- [KUTIPAN TEKS]

============

Bernama.id - Palembang l Pentingnya dukungan konkret terhadap kawasan konservasi menjadi perhatian utama Anggota Komisi IV DPR RI Rahmat Saleh saat melakukan kunjungan kerja spesifik ke Taman Wisata Alam (TWA) Punti Kayu, Palembang, pada Jumat (18/7/2025).
Dalam kunjungan tersebut, Rahmat menegaskan bahwa TWA Punti Kayu perlu dikelola dengan pendekatan berkelanjutan yang mengintegrasikan pelestarian lingkungan dan pengembangan ekonomi melalui pariwisata berbasis edukasi.
“Punti Kayu tidak hanya berfungsi sebagai paru-paru kota, tetapi juga punya potensi besar sebagai destinasi wisata edukatif berbasis lingkungan. Kita ingin kawasan ini bisa jadi contoh nasional bagaimana konservasi dan ekonomi bisa berjalan beriringan,” katanya.

============

- [TUJUAN A] Sebutkan jumlah baris dalam catatan di bawah yang memuat kata "above", dengan huruf besar dan kecil dibedakan. Jawab dengan angkanya saja.

- [CATATAN YANG DISEDIAKAN]
============

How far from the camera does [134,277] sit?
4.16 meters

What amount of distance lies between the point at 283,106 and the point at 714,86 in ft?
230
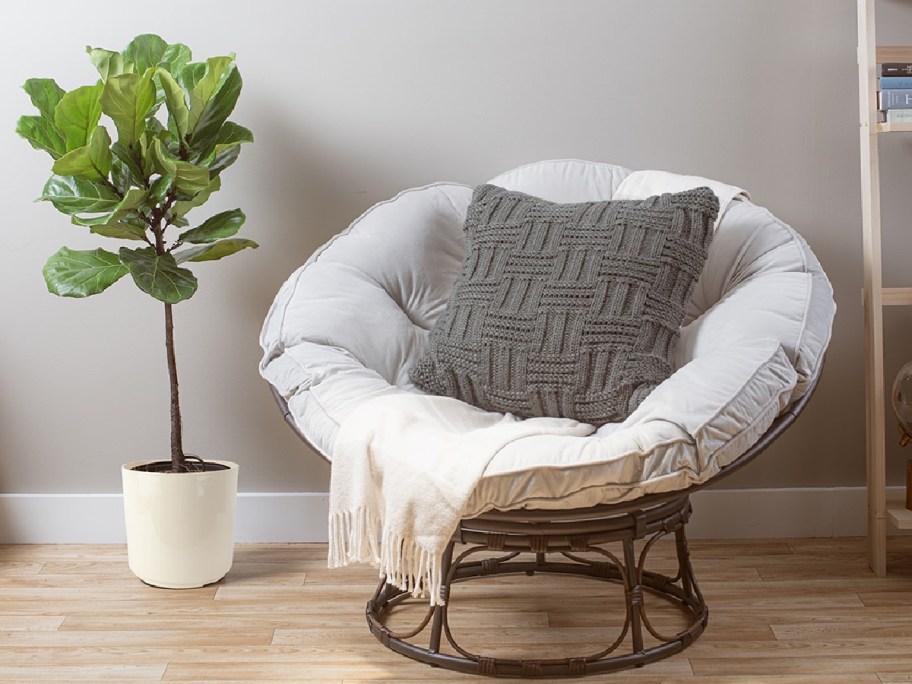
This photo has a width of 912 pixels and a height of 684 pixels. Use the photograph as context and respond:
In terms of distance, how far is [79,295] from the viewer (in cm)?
221

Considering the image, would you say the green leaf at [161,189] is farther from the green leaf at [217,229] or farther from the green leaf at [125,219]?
the green leaf at [217,229]

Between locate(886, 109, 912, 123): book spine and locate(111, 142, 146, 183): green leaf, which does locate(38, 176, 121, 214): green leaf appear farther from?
locate(886, 109, 912, 123): book spine

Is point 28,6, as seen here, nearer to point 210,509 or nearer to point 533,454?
point 210,509

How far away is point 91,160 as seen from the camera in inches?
84.4

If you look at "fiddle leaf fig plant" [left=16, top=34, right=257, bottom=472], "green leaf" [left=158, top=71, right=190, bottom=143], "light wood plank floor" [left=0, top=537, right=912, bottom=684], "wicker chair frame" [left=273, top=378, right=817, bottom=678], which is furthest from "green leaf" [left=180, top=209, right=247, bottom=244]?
"light wood plank floor" [left=0, top=537, right=912, bottom=684]

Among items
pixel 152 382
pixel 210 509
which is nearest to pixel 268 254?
pixel 152 382

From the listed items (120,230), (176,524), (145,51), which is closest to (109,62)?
(145,51)

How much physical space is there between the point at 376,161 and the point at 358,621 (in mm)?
1110

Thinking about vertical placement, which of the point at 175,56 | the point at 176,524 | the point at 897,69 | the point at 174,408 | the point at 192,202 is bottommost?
the point at 176,524

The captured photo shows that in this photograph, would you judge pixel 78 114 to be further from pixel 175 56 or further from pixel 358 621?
pixel 358 621

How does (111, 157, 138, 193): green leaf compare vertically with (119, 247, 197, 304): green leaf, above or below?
above

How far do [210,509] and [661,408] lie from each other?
1.09 m

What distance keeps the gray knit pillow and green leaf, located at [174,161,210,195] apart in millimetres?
571

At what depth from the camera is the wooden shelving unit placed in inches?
94.3
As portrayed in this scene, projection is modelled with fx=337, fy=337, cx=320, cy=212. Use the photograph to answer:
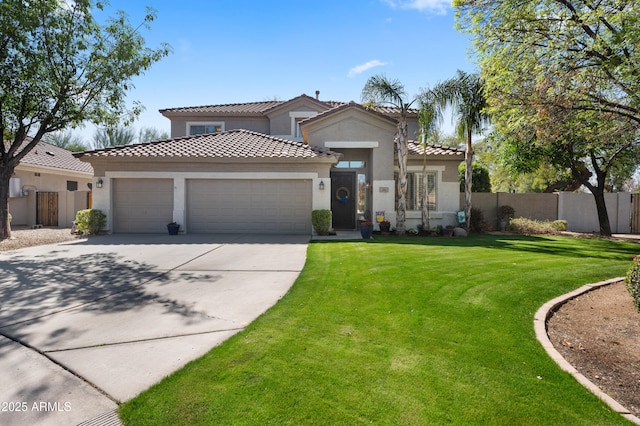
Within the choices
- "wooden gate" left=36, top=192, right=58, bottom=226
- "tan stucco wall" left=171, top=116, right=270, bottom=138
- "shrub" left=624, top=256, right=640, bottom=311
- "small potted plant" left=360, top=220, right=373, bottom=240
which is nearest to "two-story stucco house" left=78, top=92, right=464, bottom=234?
"small potted plant" left=360, top=220, right=373, bottom=240

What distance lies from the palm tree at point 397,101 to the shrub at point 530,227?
19.4 ft

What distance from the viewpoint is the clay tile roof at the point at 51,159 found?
726 inches

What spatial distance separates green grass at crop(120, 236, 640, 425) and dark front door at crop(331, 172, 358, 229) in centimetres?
969

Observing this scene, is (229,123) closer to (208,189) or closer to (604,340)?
(208,189)

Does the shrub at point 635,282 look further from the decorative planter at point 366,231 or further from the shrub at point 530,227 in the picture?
the shrub at point 530,227

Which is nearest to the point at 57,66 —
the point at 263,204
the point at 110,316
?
the point at 263,204

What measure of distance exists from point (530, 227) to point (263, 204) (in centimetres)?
1219

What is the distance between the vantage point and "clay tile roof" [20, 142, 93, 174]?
1844 centimetres

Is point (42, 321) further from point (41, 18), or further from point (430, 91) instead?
point (430, 91)

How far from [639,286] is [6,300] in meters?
9.29

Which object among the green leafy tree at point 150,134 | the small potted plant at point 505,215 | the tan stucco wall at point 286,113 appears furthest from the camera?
the green leafy tree at point 150,134

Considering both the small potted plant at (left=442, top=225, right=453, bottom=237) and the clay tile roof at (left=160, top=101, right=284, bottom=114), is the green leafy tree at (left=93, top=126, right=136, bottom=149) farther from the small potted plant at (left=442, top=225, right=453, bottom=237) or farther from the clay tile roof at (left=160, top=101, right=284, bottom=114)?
the small potted plant at (left=442, top=225, right=453, bottom=237)

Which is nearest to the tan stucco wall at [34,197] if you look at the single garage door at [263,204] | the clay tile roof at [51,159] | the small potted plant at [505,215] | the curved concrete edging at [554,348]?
the clay tile roof at [51,159]

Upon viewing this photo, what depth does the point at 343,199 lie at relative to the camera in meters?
15.7
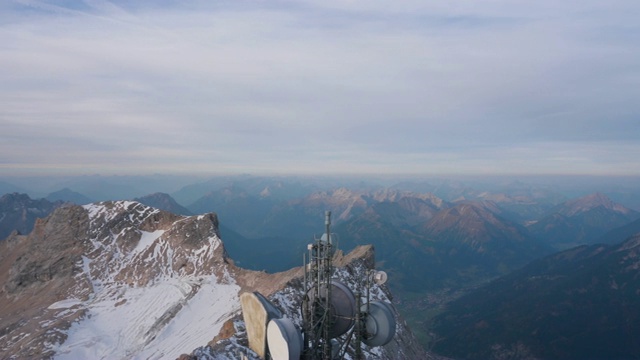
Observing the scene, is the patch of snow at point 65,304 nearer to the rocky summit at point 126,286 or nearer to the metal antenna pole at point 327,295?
the rocky summit at point 126,286

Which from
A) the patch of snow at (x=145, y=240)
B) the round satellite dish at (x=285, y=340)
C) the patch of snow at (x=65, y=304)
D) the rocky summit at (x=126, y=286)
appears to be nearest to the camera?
the round satellite dish at (x=285, y=340)

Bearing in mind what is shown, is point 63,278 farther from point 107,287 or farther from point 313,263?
point 313,263

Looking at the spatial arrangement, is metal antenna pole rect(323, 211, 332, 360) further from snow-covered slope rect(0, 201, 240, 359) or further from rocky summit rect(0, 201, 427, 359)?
snow-covered slope rect(0, 201, 240, 359)

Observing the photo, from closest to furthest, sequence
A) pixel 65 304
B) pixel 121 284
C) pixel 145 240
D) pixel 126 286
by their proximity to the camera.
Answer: pixel 65 304, pixel 126 286, pixel 121 284, pixel 145 240

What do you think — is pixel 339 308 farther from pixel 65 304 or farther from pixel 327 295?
pixel 65 304

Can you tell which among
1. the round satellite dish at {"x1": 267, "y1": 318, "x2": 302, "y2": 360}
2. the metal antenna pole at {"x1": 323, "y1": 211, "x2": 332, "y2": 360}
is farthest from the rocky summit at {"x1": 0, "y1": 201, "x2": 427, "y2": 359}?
the round satellite dish at {"x1": 267, "y1": 318, "x2": 302, "y2": 360}

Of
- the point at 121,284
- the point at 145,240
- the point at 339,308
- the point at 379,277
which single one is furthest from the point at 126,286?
the point at 379,277

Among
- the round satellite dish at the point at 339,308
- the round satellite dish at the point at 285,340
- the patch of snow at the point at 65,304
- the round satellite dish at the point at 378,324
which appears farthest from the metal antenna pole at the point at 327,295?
the patch of snow at the point at 65,304

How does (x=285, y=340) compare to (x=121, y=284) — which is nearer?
(x=285, y=340)
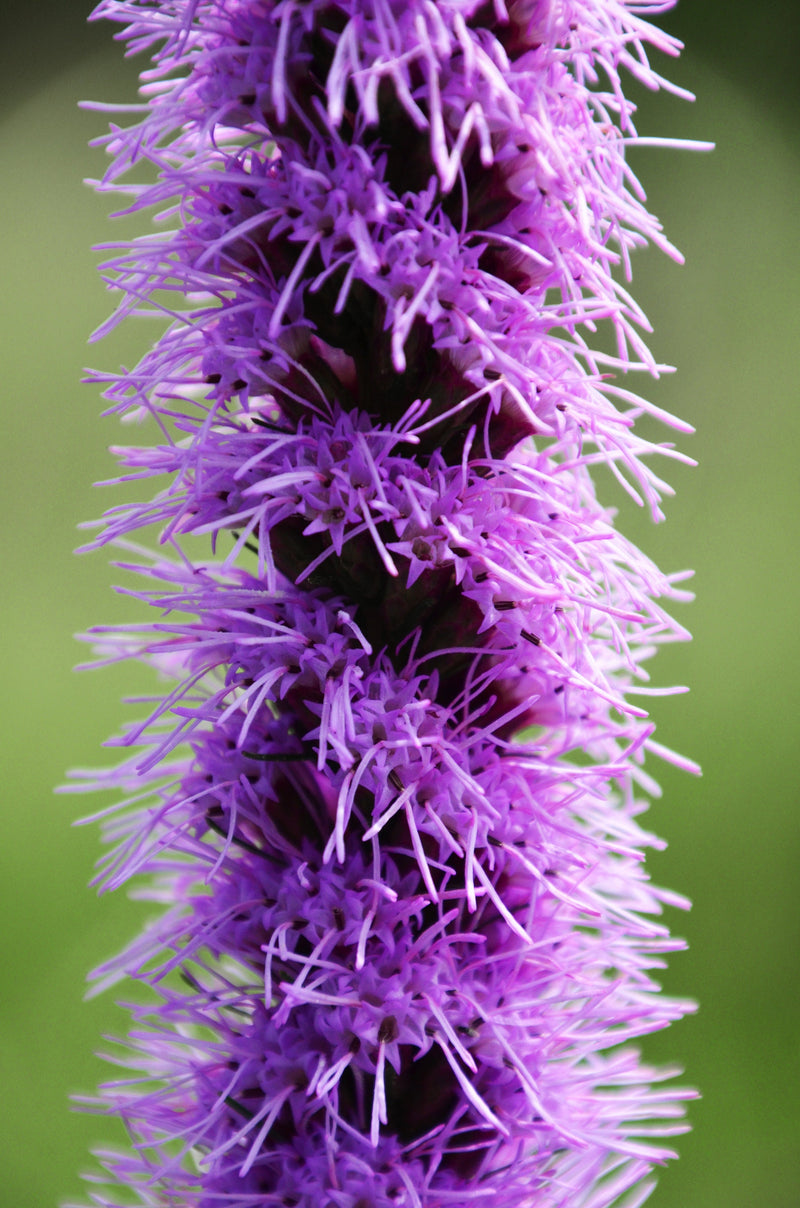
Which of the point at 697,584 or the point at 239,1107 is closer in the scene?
the point at 239,1107

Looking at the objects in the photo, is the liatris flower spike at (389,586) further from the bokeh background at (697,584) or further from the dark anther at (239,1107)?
the bokeh background at (697,584)

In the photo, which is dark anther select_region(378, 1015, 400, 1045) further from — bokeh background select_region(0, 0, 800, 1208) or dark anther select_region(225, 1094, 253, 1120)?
bokeh background select_region(0, 0, 800, 1208)

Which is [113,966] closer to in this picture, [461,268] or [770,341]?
[461,268]

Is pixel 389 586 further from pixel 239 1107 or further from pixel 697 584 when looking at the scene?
A: pixel 697 584

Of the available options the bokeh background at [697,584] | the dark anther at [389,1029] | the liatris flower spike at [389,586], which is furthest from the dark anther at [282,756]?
the bokeh background at [697,584]

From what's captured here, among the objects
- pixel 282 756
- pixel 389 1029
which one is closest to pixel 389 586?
pixel 282 756

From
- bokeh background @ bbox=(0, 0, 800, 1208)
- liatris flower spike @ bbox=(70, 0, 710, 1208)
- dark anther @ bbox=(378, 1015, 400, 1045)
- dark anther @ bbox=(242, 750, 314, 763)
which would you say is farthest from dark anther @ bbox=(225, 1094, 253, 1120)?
bokeh background @ bbox=(0, 0, 800, 1208)

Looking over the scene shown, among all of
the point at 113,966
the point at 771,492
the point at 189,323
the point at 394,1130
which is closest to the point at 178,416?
the point at 189,323
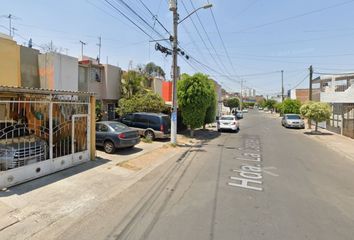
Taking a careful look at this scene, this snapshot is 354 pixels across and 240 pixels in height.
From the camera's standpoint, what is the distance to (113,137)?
448 inches

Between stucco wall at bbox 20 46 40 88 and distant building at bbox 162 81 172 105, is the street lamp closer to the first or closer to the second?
stucco wall at bbox 20 46 40 88

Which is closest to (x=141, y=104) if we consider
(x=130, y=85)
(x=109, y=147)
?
(x=130, y=85)

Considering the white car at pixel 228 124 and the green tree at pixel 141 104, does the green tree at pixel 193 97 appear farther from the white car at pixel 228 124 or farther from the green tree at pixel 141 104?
the white car at pixel 228 124

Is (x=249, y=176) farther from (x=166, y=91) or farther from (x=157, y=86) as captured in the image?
(x=166, y=91)

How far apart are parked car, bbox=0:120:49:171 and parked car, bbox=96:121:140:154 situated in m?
3.71

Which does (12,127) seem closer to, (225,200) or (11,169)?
(11,169)

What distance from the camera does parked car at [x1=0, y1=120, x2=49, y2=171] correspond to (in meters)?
6.76

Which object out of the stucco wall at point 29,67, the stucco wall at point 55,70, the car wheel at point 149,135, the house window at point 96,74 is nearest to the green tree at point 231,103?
the house window at point 96,74

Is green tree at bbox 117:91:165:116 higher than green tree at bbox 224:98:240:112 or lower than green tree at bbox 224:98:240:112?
lower

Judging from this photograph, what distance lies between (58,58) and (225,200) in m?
13.5

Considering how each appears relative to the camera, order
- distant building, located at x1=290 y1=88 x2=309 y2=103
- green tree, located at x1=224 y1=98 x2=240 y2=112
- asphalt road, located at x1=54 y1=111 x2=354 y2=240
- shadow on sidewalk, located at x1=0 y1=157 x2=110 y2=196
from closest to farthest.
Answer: asphalt road, located at x1=54 y1=111 x2=354 y2=240 < shadow on sidewalk, located at x1=0 y1=157 x2=110 y2=196 < distant building, located at x1=290 y1=88 x2=309 y2=103 < green tree, located at x1=224 y1=98 x2=240 y2=112

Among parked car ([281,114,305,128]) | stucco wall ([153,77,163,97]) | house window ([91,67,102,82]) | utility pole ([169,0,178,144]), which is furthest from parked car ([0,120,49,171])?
parked car ([281,114,305,128])

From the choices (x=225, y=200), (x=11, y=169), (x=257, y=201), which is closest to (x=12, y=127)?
(x=11, y=169)

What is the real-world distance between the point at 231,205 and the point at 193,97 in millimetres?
12470
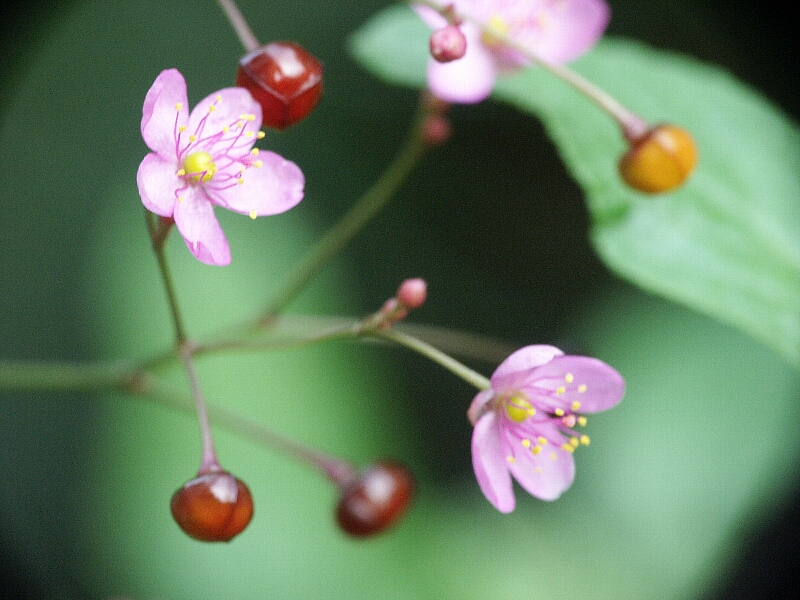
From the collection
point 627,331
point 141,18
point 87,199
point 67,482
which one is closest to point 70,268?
point 87,199

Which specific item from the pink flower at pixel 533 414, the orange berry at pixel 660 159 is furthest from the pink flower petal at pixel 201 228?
the orange berry at pixel 660 159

============

- [TUJUAN B] Dalam kutipan ucapan Rahmat Saleh pada berita tentang TWA Punti Kayu, sebutkan semua peran atau harapan yang dinyatakan untuk kawasan Punti Kayu.

- [JAWABAN LENGKAP A] 2

- [JAWABAN LENGKAP B]
1. Berfungsi sebagai paru-paru kota.
2. Punya potensi besar sebagai destinasi wisata edukatif berbasis lingkungan.
3. Diharapkan bisa jadi contoh nasional bagaimana konservasi dan ekonomi bisa berjalan beriringan.